How to Build an Image Search Engine to Find Similar Images

Hello everyone! My name is Vlad Vinogradov, I am the head of the computer vision department at EORA.ai. We have been engaged in deep learning for over three years and during that time we have implemented many projects for both Russian and international clients, which included the research and training of models.

Recently, we have focused on solving the problems of finding similar images and at the moment have created systems for finding logos, drawings, furniture, clothing, and other goods.

This post is for Machine Learning Engineers and is based on my talk Finding Similar Images - A Guide from A to Z, which was published by the Open Data Science community at Data Fest Online 2020.

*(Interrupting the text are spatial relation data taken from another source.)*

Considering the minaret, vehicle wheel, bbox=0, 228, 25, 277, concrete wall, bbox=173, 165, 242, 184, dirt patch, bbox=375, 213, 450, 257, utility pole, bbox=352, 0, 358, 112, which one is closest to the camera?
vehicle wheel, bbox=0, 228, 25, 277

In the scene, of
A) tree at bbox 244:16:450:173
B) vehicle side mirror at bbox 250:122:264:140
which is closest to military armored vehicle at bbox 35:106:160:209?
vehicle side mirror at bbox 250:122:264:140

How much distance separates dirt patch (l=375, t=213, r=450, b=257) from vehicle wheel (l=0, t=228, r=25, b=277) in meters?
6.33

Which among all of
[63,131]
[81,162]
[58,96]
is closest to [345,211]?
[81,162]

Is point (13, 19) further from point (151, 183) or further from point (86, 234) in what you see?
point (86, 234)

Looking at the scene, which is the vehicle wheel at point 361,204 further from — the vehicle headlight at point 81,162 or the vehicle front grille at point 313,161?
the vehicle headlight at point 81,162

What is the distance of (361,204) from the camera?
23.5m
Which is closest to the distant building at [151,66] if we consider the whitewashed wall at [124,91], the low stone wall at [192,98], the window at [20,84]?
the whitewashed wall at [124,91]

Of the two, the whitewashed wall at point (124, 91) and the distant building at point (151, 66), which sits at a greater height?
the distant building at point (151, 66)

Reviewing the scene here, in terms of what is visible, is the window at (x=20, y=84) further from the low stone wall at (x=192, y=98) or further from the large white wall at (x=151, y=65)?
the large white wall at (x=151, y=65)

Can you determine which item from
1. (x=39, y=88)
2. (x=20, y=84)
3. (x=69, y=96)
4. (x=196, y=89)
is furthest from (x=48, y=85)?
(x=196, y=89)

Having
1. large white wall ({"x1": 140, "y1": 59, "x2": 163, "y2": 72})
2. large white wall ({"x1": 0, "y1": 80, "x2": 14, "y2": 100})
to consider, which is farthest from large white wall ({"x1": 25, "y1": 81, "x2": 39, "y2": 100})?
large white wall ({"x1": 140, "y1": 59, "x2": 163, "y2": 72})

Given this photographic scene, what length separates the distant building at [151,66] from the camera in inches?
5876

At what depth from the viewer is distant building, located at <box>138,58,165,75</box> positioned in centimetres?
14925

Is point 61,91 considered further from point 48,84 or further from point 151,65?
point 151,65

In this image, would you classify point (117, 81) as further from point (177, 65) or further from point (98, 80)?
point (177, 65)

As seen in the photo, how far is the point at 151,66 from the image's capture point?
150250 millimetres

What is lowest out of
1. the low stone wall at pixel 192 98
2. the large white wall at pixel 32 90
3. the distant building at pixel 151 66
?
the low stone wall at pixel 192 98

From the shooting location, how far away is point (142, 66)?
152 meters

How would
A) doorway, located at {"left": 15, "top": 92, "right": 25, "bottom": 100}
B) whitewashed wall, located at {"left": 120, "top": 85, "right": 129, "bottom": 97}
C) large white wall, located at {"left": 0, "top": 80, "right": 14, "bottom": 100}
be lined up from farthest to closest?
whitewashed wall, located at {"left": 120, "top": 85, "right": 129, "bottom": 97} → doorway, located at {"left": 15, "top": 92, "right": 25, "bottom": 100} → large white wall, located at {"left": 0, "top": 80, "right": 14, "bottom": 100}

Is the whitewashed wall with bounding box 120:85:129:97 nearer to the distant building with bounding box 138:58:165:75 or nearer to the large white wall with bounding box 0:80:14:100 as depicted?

This article provides background information on the recommended methods used in the Image Recovery task. After reading the article, you will be able to create a search engine for similar images for your objective from scratch (not counting the process of developing a production solution).

About the project

A Similar Image Retrieval (aka Content-Based Image Retrieval or CBIR) is any search that involves images.
The picture above from the article Recent Advance in Content-based Image Retrieval: A Literature Survey (2017) will tell you about the problem most easily.

Nowadays, the "Search by photo" approach is being used actively, in particular, in e-commerce services (AliExpress, Wildberries, etc.). "Keyword search" (with an understanding of the content of images) has long settled in the search engines Google, Yandex, etc., but has not yet reached marketplaces and other private search engines. I think that since the appearance of the sensational CLIP: Connecting Text and Images in computer vision circles, the globalization of this approach will accelerate.

Since our team specializes in neural networks in computer vision, in this article I will focus only on the Search by Photo approach.

Basic service components

Step 1. Train the model. The model can be made on the classic CV or on the basis of a neural network. Model input - image, output - D-dimensional descriptor/embedding. In the case of the classics, it can be a combination of SIFT-descriptor + Bag of Visual Words. In the case of a neural network, a standard backbone like ResNet, EfficientNet, etc. + intricate pooling layers + clever learning techniques, which we will talk about later. I can say that if you have enough data or good practice, neural networks will almost always benefit greatly (we checked), so we will focus on them.

Step 2. Indexing the base of images. Indexing is a running of the trained model on all images and writing embeddings to a special index for quick search.

Step 3. Search. Using the image uploaded by the user, the model is run, the embedding is obtained and this embedding is compared with the rest in the database. The search result is the search results sorted by relevance.

Neural Networks and Metric Learning

The neural network in the task of finding similarities is used as a feature extractor (backbone). The choice of backbone depends on the volume and complexity of the data - you can consider everything from ResNet18 to Visual Transformer.

The first feature of the models in Image Retrieval is the magic in the head of the neural network. On the__Image Retrieval leaderboard__, they are fighting for building the best descriptors - there are Combined Global Descriptors with parallel pools and Batch Drop Block for a more even distribution of activation over the output feature map.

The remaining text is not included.